## WRITTEN PROBLEM
Please quote the listing below word for word, starting at the line that contains "How far is blue" and ending with the final line of the listing.
━━━━
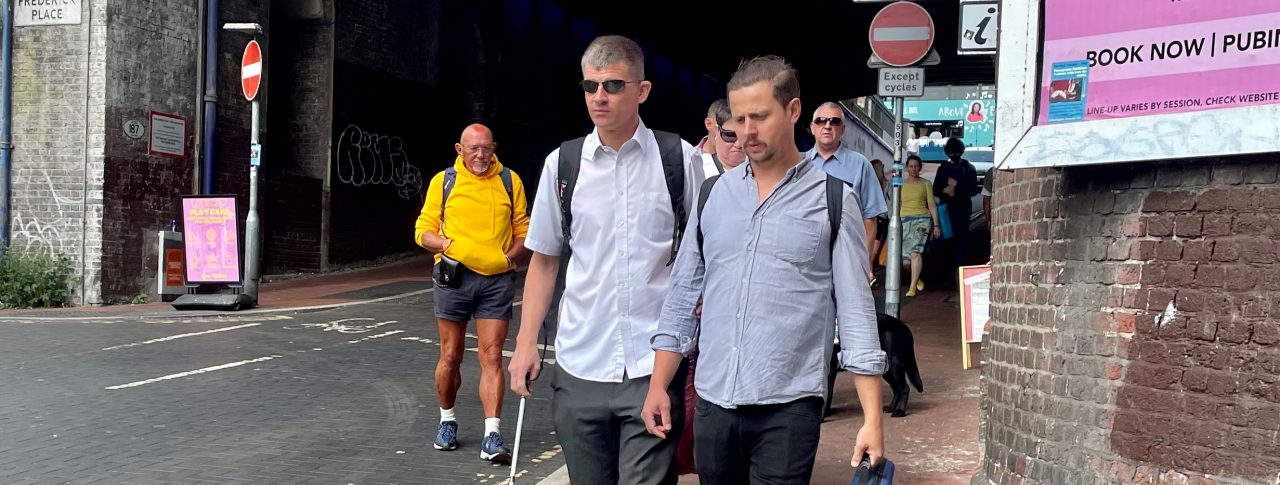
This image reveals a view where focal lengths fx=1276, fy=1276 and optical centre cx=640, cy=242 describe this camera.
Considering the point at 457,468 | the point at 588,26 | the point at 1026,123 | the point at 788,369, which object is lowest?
the point at 457,468

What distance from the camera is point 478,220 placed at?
6988 mm

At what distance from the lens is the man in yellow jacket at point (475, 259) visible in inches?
273

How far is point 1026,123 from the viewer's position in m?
5.13

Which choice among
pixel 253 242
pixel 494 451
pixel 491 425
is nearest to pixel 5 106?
pixel 253 242

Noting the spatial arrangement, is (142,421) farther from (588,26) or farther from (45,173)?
(588,26)

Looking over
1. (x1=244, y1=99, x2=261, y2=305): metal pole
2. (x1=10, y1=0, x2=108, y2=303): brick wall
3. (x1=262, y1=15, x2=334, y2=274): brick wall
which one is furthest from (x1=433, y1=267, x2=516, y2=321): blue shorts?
(x1=262, y1=15, x2=334, y2=274): brick wall

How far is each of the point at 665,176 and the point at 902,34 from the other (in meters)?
8.15

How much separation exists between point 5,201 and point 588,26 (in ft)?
71.0

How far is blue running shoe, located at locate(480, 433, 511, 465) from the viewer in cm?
673

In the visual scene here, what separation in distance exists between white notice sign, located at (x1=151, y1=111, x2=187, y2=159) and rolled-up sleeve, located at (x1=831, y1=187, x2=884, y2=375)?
16121 millimetres

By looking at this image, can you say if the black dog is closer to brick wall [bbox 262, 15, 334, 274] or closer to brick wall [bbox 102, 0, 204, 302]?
brick wall [bbox 102, 0, 204, 302]

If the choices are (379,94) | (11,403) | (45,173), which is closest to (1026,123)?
(11,403)

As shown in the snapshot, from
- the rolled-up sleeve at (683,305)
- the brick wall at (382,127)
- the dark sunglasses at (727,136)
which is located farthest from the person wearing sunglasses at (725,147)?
the brick wall at (382,127)

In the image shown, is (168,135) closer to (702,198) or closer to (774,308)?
(702,198)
━━━━
## SOLVED EXERCISE
How far is blue running shoe, located at locate(480, 433, 511, 465) from the viewer in cm?
673

In the visual scene here, what separation in distance exists between white notice sign, located at (x1=151, y1=111, x2=187, y2=159) and rolled-up sleeve, located at (x1=831, y1=187, x2=884, y2=375)?
16121 millimetres

By looking at this image, can you say if the black dog is closer to brick wall [bbox 262, 15, 334, 274] or closer to brick wall [bbox 102, 0, 204, 302]?
brick wall [bbox 102, 0, 204, 302]

If the choices are (379,94) | (11,403) | (45,173), which is closest to (1026,123)?
(11,403)

As shown in the snapshot, from
- the rolled-up sleeve at (683,305)
- the brick wall at (382,127)
- the dark sunglasses at (727,136)
which is located farthest from the person wearing sunglasses at (725,147)?
the brick wall at (382,127)

In the image shown, is (168,135) closer to (702,198) or closer to (774,308)?
(702,198)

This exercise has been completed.